Exercícios:
**a)** Extraia do texto sobre a violência no Brasil todo o trecho que vai de "No entanto, voltemos" até "Janeiro semana passada.".
**b)** No texto sobre a violência no Brasil, quais são as atividades que o autor diz vir fazendo para entender a violência no país? Liste todas.

===== Texto fornecido =====

Texto em que o autor apresenta e defende suas ideias e opiniões, a partir da interpretação de fatos e dados.
"Todos são iguais perante a lei -- dependendo da sua cor de pele".
"Estão vendo? Devia ter matado", disse o tenente do batalhão de elite da polícia militar. "É como eu digo: os bandidos vão a júri e saem livres". E completou alisando o bigode: farto "Com bandidos a gente tem é que surrar."
Antes de revelar o autor da frase acima, preciso dizer que sou um jornalista que há tempos procura entender a violência que reina em nosso país. Para isso venho analisando dados, lendo pesquisas, conversando com especialistas e pessoas que estão no "campo de batalha". Acredito que a violência - ao lado da brutal desigualdade social - seja o principal problema do Brasil. Escrevo isso, mas não fecho os olhos para a raiva que todos amigos que são moradores de periferia, trabalhadores, que se apertam em ônibus lotados, sentem ao terem um celular, cuja prestação ainda está sendo paga, furtado no ponto de ônibus. A raiva que sentem quando um "nóia" pula seu muro, rouba as roupas do seu varal - e o que mais pode carregar - para trocar por uma pedra. Acho que a esquerda, nos seus últimos anos de poder federal, perdeu o contato com as ruas e não deu real atenção para os índices brutais de violência que explodiam no Brasil.
No entanto, voltemos às mal traçadas linhas iniciais deste texto. Das coisas que mais me chamam atenção sempre que escrevo sobre nosso país onde cerca de 60 mil pessoas são assassinadas todos os anos, segundo o Atlas da Violência 2020 do Ipea*, é o fato dessa violência brutal ser praticada em grande parte por agentes do Estado, especialmente contra as pessoas negras. Pessoas como Kathlen Romeu, jovem modelo grávida, assassinada em uma ação da PM do Rio de Janeiro semana passada.

===== Dados =====

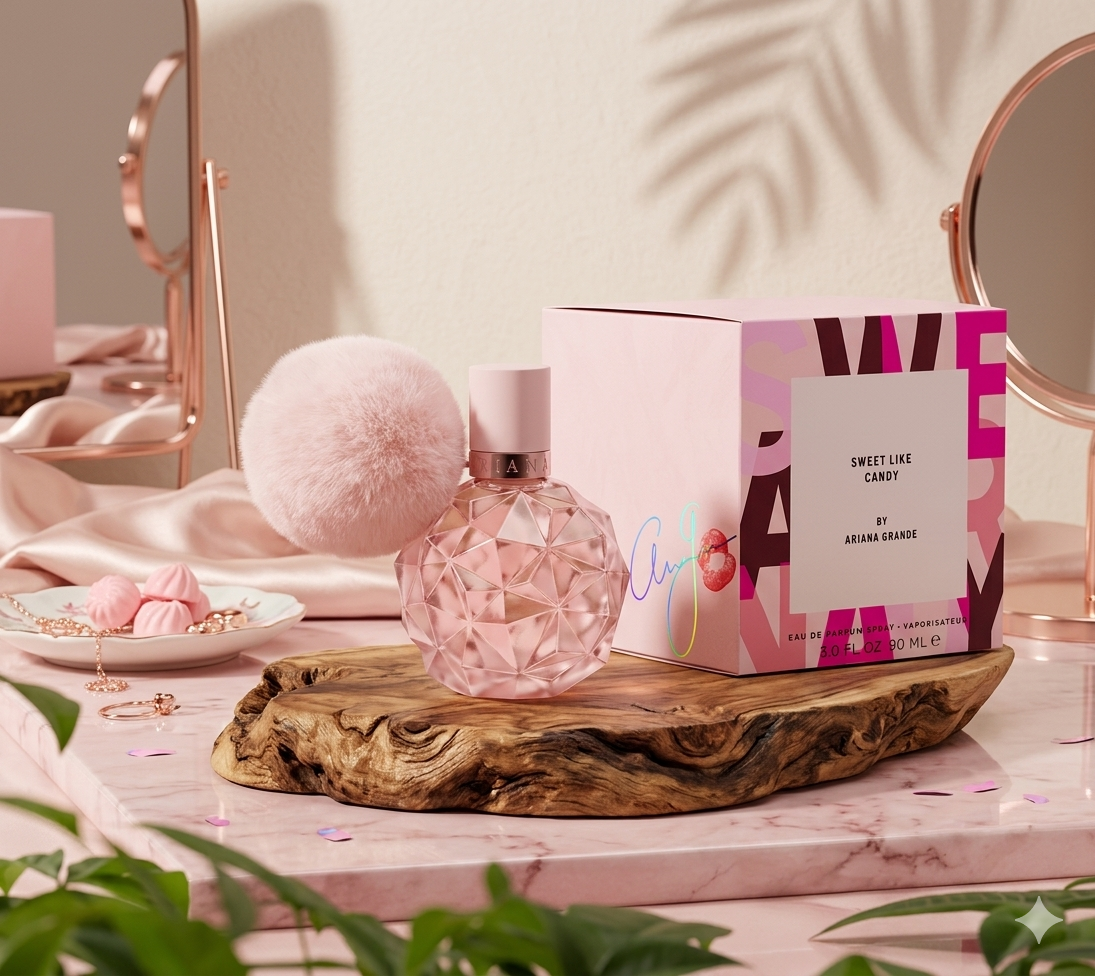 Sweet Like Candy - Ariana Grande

=====

Exercícios resolvidos:
**a)**
No entanto, voltemos às mal traçadas linhas iniciais deste texto. Das coisas que mais me chamam atenção sempre que escrevo sobre nosso país onde cerca de 60 mil pessoas são assassinadas todos os anos, segundo o Atlas da Violência 2020 do Ipea*, é o fato dessa violência brutal ser praticada em grande parte por agentes do Estado, especialmente contra as pessoas negras. Pessoas como Kathlen Romeu, jovem modelo grávida, assassinada em uma ação da PM do Rio de Janeiro semana passada.

**b)**
- analisando dados
- lendo pesquisas
- conversando com especialistas e pessoas que estão no "campo de batalha"